_Given problem:_
Please rewrite the listing below with every "house window" changed to "window" and nothing else altered, and leave out the pictures.
** BEGIN Given information **
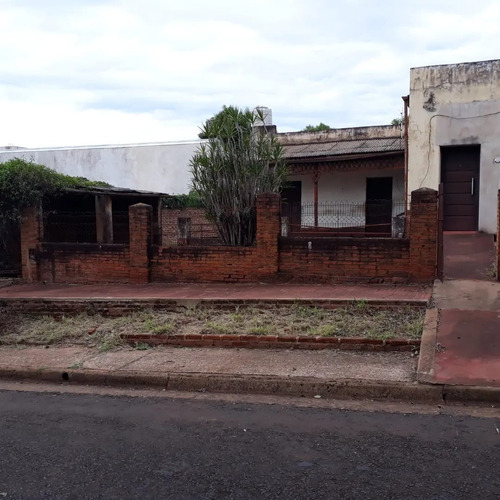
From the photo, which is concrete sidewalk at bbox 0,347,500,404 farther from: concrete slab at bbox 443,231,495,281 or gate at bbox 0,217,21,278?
gate at bbox 0,217,21,278

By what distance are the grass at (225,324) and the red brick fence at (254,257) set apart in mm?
1975

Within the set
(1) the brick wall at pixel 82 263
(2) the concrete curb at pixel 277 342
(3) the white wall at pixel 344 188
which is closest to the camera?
(2) the concrete curb at pixel 277 342

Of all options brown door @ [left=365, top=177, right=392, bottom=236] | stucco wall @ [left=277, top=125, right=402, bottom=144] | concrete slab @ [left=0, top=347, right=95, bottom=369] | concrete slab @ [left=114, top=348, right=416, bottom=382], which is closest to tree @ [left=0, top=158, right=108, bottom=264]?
concrete slab @ [left=0, top=347, right=95, bottom=369]

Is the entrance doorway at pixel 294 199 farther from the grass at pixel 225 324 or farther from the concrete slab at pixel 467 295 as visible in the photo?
the grass at pixel 225 324

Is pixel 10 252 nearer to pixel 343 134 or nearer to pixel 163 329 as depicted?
pixel 163 329

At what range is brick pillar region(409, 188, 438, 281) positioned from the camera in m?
9.42

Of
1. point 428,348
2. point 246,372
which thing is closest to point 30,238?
point 246,372

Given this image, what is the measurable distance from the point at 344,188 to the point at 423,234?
28.1ft

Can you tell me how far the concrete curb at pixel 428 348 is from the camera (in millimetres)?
5328

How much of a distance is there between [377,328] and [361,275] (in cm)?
305

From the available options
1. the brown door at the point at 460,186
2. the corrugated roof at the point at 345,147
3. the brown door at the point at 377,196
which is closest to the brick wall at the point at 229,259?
the brown door at the point at 460,186

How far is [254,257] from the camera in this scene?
10633 millimetres

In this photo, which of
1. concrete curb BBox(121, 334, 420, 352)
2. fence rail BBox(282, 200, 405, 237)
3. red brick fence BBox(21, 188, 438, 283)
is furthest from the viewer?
fence rail BBox(282, 200, 405, 237)

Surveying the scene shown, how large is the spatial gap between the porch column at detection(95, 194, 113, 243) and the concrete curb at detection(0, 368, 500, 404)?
24.6ft
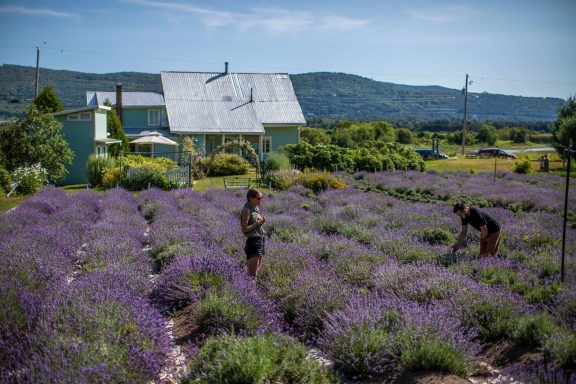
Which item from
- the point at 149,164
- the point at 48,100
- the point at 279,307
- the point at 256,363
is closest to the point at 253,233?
the point at 279,307

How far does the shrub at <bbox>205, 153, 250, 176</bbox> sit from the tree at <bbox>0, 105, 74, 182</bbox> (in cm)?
777

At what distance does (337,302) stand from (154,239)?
18.8ft

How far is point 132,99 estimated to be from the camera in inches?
1663

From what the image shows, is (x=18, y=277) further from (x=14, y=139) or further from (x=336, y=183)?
(x=14, y=139)

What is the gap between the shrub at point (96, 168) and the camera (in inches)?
1028

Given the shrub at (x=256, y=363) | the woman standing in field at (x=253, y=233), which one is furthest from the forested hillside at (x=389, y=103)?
the shrub at (x=256, y=363)

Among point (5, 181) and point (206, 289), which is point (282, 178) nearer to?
point (5, 181)

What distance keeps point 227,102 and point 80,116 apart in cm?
1566

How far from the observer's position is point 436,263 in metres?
9.12

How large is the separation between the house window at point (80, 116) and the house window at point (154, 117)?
43.8 feet

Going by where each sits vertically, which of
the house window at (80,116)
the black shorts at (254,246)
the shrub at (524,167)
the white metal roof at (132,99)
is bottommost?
the black shorts at (254,246)

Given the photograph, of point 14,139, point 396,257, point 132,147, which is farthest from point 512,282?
point 132,147

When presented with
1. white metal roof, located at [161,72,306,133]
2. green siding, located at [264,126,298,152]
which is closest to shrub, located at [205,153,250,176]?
white metal roof, located at [161,72,306,133]

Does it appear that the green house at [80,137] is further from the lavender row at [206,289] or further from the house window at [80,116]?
the lavender row at [206,289]
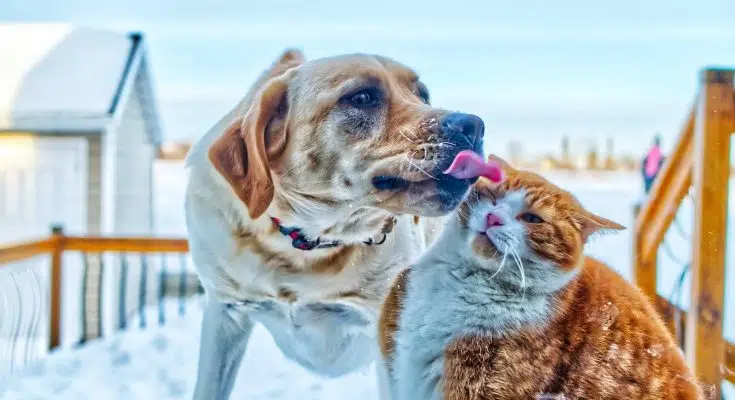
** END Given information **
_Solved problem:_
From the photo, which is concrete sidewalk at bbox 0,347,500,404 farther from: concrete slab at bbox 443,231,495,281 or gate at bbox 0,217,21,278?
gate at bbox 0,217,21,278

By what distance are the grass at (225,324) and the red brick fence at (254,257) set apart in mm?
1975

Within the set
(1) the brick wall at pixel 82 263
(2) the concrete curb at pixel 277 342
(3) the white wall at pixel 344 188
which is closest to the camera?
(2) the concrete curb at pixel 277 342

Of all options brown door @ [left=365, top=177, right=392, bottom=236] | stucco wall @ [left=277, top=125, right=402, bottom=144] | concrete slab @ [left=0, top=347, right=95, bottom=369] | concrete slab @ [left=114, top=348, right=416, bottom=382], which is closest to tree @ [left=0, top=158, right=108, bottom=264]?
concrete slab @ [left=0, top=347, right=95, bottom=369]

Is the entrance doorway at pixel 294 199 farther from the grass at pixel 225 324 or farther from the concrete slab at pixel 467 295 as visible in the photo?
the grass at pixel 225 324

Is pixel 10 252 nearer to pixel 343 134 or nearer to pixel 163 329 as depicted?
pixel 163 329

At what range is brick pillar region(409, 188, 438, 281) positioned from the camera in m?
9.42

Of
1. point 428,348
2. point 246,372
which thing is closest to point 30,238?
point 246,372

Given this image, what is the measurable distance from the point at 344,188 to the point at 423,234?
28.1ft

Can you tell me how far the concrete curb at pixel 428 348 is from the camera (in millimetres)?
5328

How much of a distance is there between [377,328] and [361,275] (in cm)?
305

From the available options
1. the brown door at the point at 460,186
2. the corrugated roof at the point at 345,147
3. the brown door at the point at 377,196
which is closest to the brick wall at the point at 229,259?
the brown door at the point at 460,186

How far is [254,257] from the camera in this scene?
10633 millimetres

In this photo, which of
1. concrete curb BBox(121, 334, 420, 352)
2. fence rail BBox(282, 200, 405, 237)
3. red brick fence BBox(21, 188, 438, 283)
is furthest from the viewer?
fence rail BBox(282, 200, 405, 237)

Surveying the scene shown, how large is the spatial gap between the porch column at detection(95, 194, 113, 243) and the concrete curb at detection(0, 368, 500, 404)?
24.6ft
Which item from
- the point at 149,164
- the point at 48,100
- the point at 279,307
- the point at 256,363
is closest to the point at 253,233?
the point at 279,307

How far does the shrub at <bbox>205, 153, 250, 176</bbox> sit from the tree at <bbox>0, 105, 74, 182</bbox> (in cm)?
777

At what distance does (337,302) stand from (154,239)?
18.8ft

How far is point 132,99 estimated to be from the camera in inches?
1663

From what the image shows, is (x=18, y=277) further from (x=14, y=139) or further from (x=336, y=183)?
(x=14, y=139)

What is the gap between the shrub at point (96, 168) and the camera (in inches)?
1028

Given the shrub at (x=256, y=363) | the woman standing in field at (x=253, y=233), which one is furthest from the forested hillside at (x=389, y=103)?
the shrub at (x=256, y=363)

Among point (5, 181) and point (206, 289), which is point (282, 178) nearer to?
point (5, 181)

What distance keeps point 227,102 and point 80,116 apart in cm?
1566

How far from the observer's position is point 436,263 in metres?
9.12

How large is the separation between the window at point (80, 116) and the window at point (154, 117)?
43.8 feet

Going by where each sits vertically, which of
the window at (80,116)
the black shorts at (254,246)
the shrub at (524,167)
the white metal roof at (132,99)
is bottommost?
the black shorts at (254,246)

Given the photograph, of point 14,139, point 396,257, point 132,147, which is farthest from point 512,282?
point 132,147

When presented with
1. white metal roof, located at [161,72,306,133]
2. green siding, located at [264,126,298,152]
which is closest to shrub, located at [205,153,250,176]?
white metal roof, located at [161,72,306,133]

Does it appear that the green house at [80,137] is further from the lavender row at [206,289] or further from the window at [80,116]?
the lavender row at [206,289]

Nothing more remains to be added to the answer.